兄と一緒に生活できる事はありがたかった。

昔話に花を咲かせたり兄の語る夢の話を聞いているだけで鬱々とした心の雲が晴れていくようだった。

兄は私の一番の理解者だ。

昔も今も…それは変わらない。

「ところで上司には相談してみたのか?」

「いえ…それが…まだなの」

「早い方がいいに決まってるだろ?」

「そうなんだけど…」

「綾が言いにくいなら俺が言おうか?」

「えっ?お兄さんが?」

「そうだ。お前は自意識過剰だと心配してるみたいだが、俺から見ても絶対おかしいと思う。家族が言ってるから変わりないかもしれないが、本人が言うよりも効果があるんじゃないか?」

「そう…かしら…」

「綾…、お前がどうしてそこまで頑なに上司に相談できないのかわからないけどな。
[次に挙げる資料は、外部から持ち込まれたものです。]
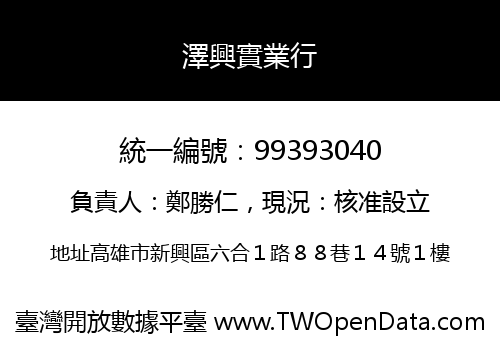 澤興實業行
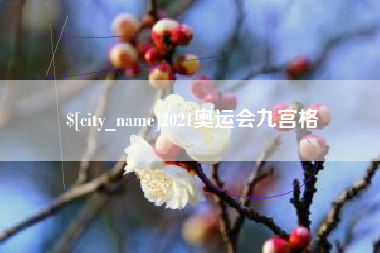 南县2021奥运会九宫格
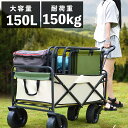\5/2限定・MAX50%OFF!/キャリーワゴン 大容量 丈夫 アウトドアワゴン ブレーキ付 キャリーカート 折り畳み キャンプ 耐荷重200kg 折りたたみ...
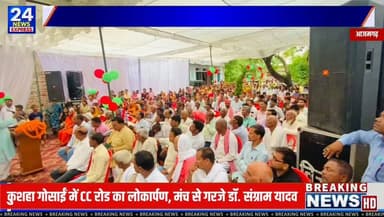 आजमगढ़ | अतरौलिया विधानसभा
ग्राम कुशहा गोसाईं में 400 मीटर लंबे सीसी मार्ग का लोकार्पण विधायक डॉ. संग्राम यादव की उपस्थिति में किया गया। कार्यक्रम की विशेष बात यह रही कि गांव की बेटियों से फीता कटवाकर सड़क का शुभारंभ कराया गया, जिसके माध्यम से बेटियों के सम्मान का संदेश दिया गया।
लोकार्पण के बाद आयोजित सभा में डॉ. संग्राम यादव ने सड़क, शिक्षा, स्वास्थ्य, बिजली और पेयजल जैसी मूलभूत सुविधाओं पर अपने विचार रखे। वहीं, पूर्व मंत्री बलराम यादव ने भी सभा को संबोधित किया। कार्यक्रम के दौरान आगामी विधानसभा चुनाव और क्षेत्र के विकास से जुड़े विषयों पर भी चर्चा हुई।
कार्यक्रम में जनप्रतिनिधियों, ग्राम प्रधान और बड़ी संख्या में ग्रामीणों की उपस्थिति रही।
📍 स्थान: ग्राम कुशहा गोसाईं, अतरौलिया, आजमगढ़
आपकी राय में ग्रामीण क्षेत्रों के विकास के लिए सबसे बड़ी प्राथमिकता क्या होनी चाहिए? अपनी राय कमेंट में जरूर बताएं।
Dr. Sangram Yadav
#Azamgarh #Atrauliya #DrSangramYadav #KushahaGosai #CCRoad #Development #UttarPradesh #tv24newsexpress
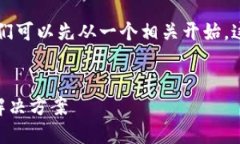 为了帮助你创建符合需求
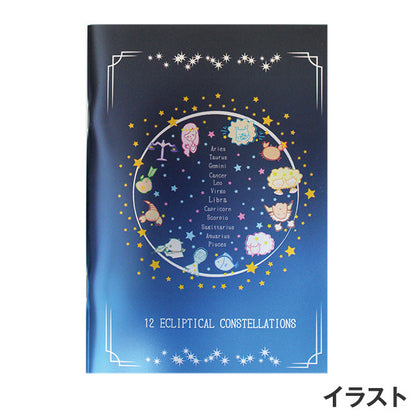 12星座メタリックノート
このままじゃヤバいぞ?」

それは…

兄の言う事は図星過ぎて何も言えなかった。

あの夥しい数の着信を見ても、相手がエスカレートしているのは明確な事実。

「早速明日にでも相談するんだ。わかったな?」

明日…。
そんな時間があるかしら…?

課長も伊藤さんも…
朝から晩まで駆け回っているような状況だっていうのに…。

でも兄にこれ以上心配を掛ける訳にはいかなかった。